» Problem details: Output each record below exactly, and include all of them.
-------- Provided data --------
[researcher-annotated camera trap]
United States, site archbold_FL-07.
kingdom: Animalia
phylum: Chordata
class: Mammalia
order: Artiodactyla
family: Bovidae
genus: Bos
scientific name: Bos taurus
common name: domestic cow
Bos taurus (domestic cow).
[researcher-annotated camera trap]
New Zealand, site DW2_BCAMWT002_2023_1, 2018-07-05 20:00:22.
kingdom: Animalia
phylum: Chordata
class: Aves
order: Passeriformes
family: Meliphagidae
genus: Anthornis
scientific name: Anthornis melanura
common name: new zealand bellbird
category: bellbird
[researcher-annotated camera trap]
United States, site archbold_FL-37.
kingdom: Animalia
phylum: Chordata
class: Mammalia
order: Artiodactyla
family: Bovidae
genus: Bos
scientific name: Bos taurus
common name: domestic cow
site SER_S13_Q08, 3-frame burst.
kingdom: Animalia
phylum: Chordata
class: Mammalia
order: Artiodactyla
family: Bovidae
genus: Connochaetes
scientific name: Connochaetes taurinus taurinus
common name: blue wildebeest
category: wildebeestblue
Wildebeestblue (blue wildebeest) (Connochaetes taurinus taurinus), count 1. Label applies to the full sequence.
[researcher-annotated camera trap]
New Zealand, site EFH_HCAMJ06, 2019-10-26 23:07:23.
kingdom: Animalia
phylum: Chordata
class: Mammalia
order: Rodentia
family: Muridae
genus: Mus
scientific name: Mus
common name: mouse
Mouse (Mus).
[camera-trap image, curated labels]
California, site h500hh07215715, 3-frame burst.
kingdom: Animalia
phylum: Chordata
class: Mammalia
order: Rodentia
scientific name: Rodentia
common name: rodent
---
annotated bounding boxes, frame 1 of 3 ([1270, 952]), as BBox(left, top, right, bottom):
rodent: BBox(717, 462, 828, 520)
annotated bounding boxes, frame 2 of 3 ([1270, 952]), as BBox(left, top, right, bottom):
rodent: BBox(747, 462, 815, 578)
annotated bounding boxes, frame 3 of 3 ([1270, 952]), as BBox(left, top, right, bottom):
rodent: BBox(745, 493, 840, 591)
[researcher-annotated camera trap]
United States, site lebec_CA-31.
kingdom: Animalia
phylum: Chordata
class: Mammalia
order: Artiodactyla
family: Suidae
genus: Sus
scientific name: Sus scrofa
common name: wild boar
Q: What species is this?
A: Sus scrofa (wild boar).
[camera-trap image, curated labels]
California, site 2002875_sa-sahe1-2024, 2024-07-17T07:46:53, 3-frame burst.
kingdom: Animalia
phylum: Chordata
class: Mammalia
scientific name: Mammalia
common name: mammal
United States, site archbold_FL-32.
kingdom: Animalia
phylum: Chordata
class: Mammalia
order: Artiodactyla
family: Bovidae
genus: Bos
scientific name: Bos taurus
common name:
--------
» Answer area:
[researcher-annotated camera trap]
United States, site archbold_FL-07.
kingdom: Animalia
phylum: Chordata
class: Mammalia
order: Artiodactyla
family: Bovidae
genus: Bos
scientific name: Bos taurus
common name: domestic cow
Bos taurus (domestic cow).
[researcher-annotated camera trap]
New Zealand, site DW2_BCAMWT002_2023_1, 2018-07-05 20:00:22.
kingdom: Animalia
phylum: Chordata
class: Aves
order: Passeriformes
family: Meliphagidae
genus: Anthornis
scientific name: Anthornis melanura
common name: new zealand bellbird
category: bellbird
[researcher-annotated camera trap]
United States, site archbold_FL-37.
kingdom: Animalia
phylum: Chordata
class: Mammalia
order: Artiodactyla
family: Bovidae
genus: Bos
scientific name: Bos taurus
common name: domestic cow
site SER_S13_Q08, 3-frame burst.
kingdom: Animalia
phylum: Chordata
class: Mammalia
order: Artiodactyla
family: Bovidae
genus: Connochaetes
scientific name: Connochaetes taurinus taurinus
common name: blue wildebeest
category: wildebeestblue
Wildebeestblue (blue wildebeest) (Connochaetes taurinus taurinus), count 1. Label applies to the full sequence.
[researcher-annotated camera trap]
New Zealand, site EFH_HCAMJ06, 2019-10-26 23:07:23.
kingdom: Animalia
phylum: Chordata
class: Mammalia
order: Rodentia
family: Muridae
genus: Mus
scientific name: Mus
common name: mouse
Mouse (Mus).
[camera-trap image, curated labels]
California, site h500hh07215715, 3-frame burst.
kingdom: Animalia
phylum: Chordata
class: Mammalia
order: Rodentia
scientific name: Rodentia
common name: rodent
---
annotated bounding boxes, frame 1 of 3 ([1270, 952]), as BBox(left, top, right, bottom):
rodent: BBox(717, 462, 828, 520)
annotated bounding boxes, frame 2 of 3 ([1270, 952]), as BBox(left, top, right, bottom):
rodent: BBox(747, 462, 815, 578)
annotated bounding boxes, frame 3 of 3 ([1270, 952]), as BBox(left, top, right, bottom):
rodent: BBox(745, 493, 840, 591)
[researcher-annotated camera trap]
United States, site lebec_CA-31.
kingdom: Animalia
phylum: Chordata
class: Mammalia
order: Artiodactyla
family: Suidae
genus: Sus
scientific name: Sus scrofa
common name: wild boar
Q: What species is this?
A: Sus scrofa (wild boar).
[camera-trap image, curated labels]
California, site 2002875_sa-sahe1-2024, 2024-07-17T07:46:53, 3-frame burst.
kingdom: Animalia
phylum: Chordata
class: Mammalia
scientific name: Mammalia
common name: mammal
United States, site archbold_FL-32.
kingdom: Animalia
phylum: Chordata
class: Mammalia
order: Artiodactyla
family: Bovidae
genus: Bos
scientific name: Bos taurus
common name:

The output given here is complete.